Избранный отрывок:
········
Люди и события, составляющие важный душевный “фон” их жизненных судеб, непрерывно “переходят” из письма в письмо, по нескольку раз переживаются и проживаются в себе и к концу обмена посланиями превращаются в переживаемые сообща трагедии и победы. Из людей назову: поэта, переводчика, литературоведа и друга обоих корреспондентов Анатолия Якобсона (бесконечная боль Чуковской и Самойлова), писателей Льва Копелева и Л. Пантелеева, А. Д. Сахарова. Из локальных событий, “выпирающих” из декораций времени, — нелегкую судьбу самодеятельного дома-музея в Переделкине, созданного Л. К. Чуковской… Отмечу также, что в двух письмах Чуковской присутствует трагически-исчерпывающий портрет хозяина этого дома — Корнея Чуковского.
И само собой, временами явственно чувствуется понимание незримого присутствия перлюстраторов. Впрочем, о них оба собеседника задумываются, кажется, лишь когда появляется возможность опасного для другого , не для себя.
Вот некоторые темы, которые (весьма условно, конечно) можно “выбрать” из их эпистолярных бесед.
О творчестве друг друга:
Д. С. Самойлов — Л. К. Чуковской: “Никто из известных мне в наше время писателей не обладает лучшей „художественной памятью”. Я думаю, что Вы не рассердитесь, — но у меня ощущение, что Вы пишете все прекраснее — свободнее. Хотелось бы, чтобы это продолжалось и максимальное число лиц было изображено Вами с той же мерой личного переживания и с доброжелательной беспощадностью — так, как написана книга о Корнее Ивановиче (“Памяти детства”; впервые по-русски была издана за границей. — П. К. )” (26 июня 1972 года).
Л. К. Чуковская — Д. С. Самойлову: “„Постепенно становится мной” — стихи Ваши давно уже стали мной, и я, перелистывая книгу, вспоминаю не только их, а где, когда, от кого, при ком услышали звук. Вот этот. И вот тот” (2 февраля 1973 года).
“А „Стареющий Дон Жуан” — нет, не нравится мне. Просто очень чужая мне мысль, а стихи верно хорошие. Не знаю. У меня нет способности чувствовать старость” (11 июня 1976 года).
Д. С. Самойлов — Л. К. Чуковской: “И проза и стихи (ее, Л. К. Чуковской. — П. К. ) производят огромное впечатление, сумма которого — художественность. Это литература особого рода. Ее можно назвать — поэзия личности. Ибо с личности здесь все начинается и ею кончается. Вы скажете, что в любой отрасли художества все начинается с личности. Это верно. Но обычно личность — начало, от нее идут лучи в разные стороны. У Вас — кольцо. Может быть, так можно сказать (с точки зрения читателя): обычно в персонажах или героях произведения ищешь сперва себя, потом автора. У Вас ищешь только Вас. У Вас во всем, во всей ткани прозы и стихов — автор и авторство. Вы — нечто противоположное фольклору” (27 ноября 1978 года).
········
Исходные данные:
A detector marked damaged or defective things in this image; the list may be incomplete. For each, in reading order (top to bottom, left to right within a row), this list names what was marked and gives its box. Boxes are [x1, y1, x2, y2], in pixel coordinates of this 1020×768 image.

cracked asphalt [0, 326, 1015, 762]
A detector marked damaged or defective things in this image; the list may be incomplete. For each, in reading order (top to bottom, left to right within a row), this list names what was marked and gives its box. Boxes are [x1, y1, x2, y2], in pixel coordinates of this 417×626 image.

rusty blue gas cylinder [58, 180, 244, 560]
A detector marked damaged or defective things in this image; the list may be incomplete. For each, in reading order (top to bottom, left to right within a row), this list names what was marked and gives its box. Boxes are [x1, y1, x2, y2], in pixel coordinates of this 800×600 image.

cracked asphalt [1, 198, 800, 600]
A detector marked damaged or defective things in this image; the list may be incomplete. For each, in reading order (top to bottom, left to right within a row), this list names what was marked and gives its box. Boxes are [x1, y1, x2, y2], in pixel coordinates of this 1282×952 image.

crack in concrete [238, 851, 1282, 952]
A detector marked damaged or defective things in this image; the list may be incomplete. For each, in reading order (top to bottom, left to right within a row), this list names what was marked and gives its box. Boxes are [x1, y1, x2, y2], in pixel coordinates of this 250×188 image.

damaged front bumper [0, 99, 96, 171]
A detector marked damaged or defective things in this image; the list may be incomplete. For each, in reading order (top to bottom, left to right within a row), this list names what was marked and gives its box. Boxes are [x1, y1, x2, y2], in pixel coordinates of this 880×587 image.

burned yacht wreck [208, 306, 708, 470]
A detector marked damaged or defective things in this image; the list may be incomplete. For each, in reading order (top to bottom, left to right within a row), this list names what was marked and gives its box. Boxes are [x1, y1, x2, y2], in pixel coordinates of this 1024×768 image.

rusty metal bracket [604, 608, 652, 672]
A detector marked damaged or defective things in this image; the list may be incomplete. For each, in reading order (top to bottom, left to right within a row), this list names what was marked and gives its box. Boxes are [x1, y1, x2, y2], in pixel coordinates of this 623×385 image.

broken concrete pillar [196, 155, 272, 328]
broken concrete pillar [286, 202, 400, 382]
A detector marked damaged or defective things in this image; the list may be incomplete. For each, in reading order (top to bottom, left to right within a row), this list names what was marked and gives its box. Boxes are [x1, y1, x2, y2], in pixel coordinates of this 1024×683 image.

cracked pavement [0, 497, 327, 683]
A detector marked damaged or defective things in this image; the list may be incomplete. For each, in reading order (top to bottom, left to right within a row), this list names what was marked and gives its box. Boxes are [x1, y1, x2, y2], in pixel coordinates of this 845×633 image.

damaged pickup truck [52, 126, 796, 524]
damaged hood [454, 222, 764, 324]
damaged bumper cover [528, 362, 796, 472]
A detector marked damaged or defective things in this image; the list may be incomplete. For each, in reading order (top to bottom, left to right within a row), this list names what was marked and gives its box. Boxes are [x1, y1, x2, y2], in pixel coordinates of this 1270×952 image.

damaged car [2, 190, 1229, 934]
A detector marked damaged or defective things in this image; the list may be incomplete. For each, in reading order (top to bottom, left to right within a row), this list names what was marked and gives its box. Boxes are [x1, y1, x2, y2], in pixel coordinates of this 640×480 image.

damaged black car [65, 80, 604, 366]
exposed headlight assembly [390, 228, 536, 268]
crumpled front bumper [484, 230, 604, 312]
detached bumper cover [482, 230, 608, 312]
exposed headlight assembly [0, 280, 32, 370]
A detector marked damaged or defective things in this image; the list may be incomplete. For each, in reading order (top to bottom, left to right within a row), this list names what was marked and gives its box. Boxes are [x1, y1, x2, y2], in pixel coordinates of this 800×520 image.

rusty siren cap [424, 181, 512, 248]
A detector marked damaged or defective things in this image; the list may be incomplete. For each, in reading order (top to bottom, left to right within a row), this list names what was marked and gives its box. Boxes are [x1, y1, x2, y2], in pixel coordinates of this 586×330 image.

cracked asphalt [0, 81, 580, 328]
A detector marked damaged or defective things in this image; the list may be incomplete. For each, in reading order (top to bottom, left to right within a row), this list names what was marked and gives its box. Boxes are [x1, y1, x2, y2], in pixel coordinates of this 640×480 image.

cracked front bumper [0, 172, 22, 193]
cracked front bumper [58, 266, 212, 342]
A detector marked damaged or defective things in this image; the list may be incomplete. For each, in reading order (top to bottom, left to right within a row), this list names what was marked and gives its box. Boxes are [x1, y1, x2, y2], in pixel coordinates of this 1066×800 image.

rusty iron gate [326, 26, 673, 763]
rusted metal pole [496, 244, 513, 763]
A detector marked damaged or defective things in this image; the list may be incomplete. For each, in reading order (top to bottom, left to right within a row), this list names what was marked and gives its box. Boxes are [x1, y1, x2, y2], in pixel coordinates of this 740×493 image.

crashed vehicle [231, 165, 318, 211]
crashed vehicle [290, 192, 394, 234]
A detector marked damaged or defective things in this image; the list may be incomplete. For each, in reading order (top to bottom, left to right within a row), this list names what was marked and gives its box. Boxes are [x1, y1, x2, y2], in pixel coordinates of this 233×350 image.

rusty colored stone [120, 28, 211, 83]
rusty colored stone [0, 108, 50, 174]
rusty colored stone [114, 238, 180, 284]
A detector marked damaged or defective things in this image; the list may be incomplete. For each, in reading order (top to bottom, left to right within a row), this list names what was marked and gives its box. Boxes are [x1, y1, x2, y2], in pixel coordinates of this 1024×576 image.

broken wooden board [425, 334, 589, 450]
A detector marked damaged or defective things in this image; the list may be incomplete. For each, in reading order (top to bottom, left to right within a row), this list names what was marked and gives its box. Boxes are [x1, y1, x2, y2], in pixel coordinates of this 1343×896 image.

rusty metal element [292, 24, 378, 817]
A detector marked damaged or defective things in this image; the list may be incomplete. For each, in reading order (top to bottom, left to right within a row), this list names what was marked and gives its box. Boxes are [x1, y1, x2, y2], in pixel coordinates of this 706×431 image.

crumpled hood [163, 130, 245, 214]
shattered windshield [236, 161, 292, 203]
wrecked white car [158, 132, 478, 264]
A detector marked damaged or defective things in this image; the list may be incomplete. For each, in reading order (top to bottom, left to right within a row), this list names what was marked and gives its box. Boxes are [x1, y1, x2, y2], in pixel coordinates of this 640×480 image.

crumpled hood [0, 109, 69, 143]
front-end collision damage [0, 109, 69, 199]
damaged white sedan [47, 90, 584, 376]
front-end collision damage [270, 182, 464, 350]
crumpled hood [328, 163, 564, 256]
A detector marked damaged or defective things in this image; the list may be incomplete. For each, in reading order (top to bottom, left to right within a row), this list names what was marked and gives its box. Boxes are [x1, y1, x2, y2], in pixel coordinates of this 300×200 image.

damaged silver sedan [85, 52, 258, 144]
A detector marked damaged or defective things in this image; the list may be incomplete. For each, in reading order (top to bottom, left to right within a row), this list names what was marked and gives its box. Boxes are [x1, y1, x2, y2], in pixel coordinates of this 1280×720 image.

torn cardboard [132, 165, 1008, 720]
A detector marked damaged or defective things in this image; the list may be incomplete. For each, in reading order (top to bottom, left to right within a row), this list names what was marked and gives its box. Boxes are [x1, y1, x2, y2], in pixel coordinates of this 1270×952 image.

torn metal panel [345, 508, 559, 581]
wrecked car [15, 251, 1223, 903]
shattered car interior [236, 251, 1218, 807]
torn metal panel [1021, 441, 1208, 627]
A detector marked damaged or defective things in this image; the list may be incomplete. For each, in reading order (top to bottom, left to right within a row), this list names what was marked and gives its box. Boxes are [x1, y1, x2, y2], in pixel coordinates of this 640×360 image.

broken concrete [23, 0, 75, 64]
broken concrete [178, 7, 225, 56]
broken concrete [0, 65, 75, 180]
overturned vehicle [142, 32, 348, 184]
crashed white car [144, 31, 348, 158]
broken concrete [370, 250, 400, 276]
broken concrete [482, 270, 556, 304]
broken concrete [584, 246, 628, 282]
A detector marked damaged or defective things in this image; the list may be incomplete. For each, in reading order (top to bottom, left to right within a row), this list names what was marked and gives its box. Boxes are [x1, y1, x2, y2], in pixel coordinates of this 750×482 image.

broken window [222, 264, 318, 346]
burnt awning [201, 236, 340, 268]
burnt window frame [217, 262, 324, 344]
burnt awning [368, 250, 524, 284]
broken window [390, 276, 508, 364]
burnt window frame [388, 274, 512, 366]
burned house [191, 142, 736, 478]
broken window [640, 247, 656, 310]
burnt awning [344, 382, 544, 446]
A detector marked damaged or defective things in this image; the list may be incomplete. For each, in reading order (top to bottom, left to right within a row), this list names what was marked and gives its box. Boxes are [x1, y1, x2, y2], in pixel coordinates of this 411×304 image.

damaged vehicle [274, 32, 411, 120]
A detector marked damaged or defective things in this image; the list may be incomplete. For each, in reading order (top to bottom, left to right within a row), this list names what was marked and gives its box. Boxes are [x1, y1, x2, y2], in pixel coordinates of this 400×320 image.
········
Набор заданий:
1 > Назовите всех людей, которых автор отрывка перечисляет после слов «Из людей назову».
2 > Продублируйте часть отрывка между словами «Люди и события, составляющие» и «дома — Корнея Чуковского.» включительно.
Данные взяты из другого источника.

Список ответов:
1 > Анатолий Якобсон, Лев Копелев, Л. Пантелеев, А. Д. Сахаров.

2 >
Люди и события, составляющие важный душевный “фон” их жизненных судеб, непрерывно “переходят” из письма в письмо, по нескольку раз переживаются и проживаются в себе и к концу обмена посланиями превращаются в переживаемые сообща трагедии и победы. Из людей назову: поэта, переводчика, литературоведа и друга обоих корреспондентов Анатолия Якобсона (бесконечная боль Чуковской и Самойлова), писателей Льва Копелева и Л. Пантелеева, А. Д. Сахарова. Из локальных событий, “выпирающих” из декораций времени, — нелегкую судьбу самодеятельного дома-музея в Переделкине, созданного Л. К. Чуковской… Отмечу также, что в двух письмах Чуковской присутствует трагически-исчерпывающий портрет хозяина этого дома — Корнея Чуковского.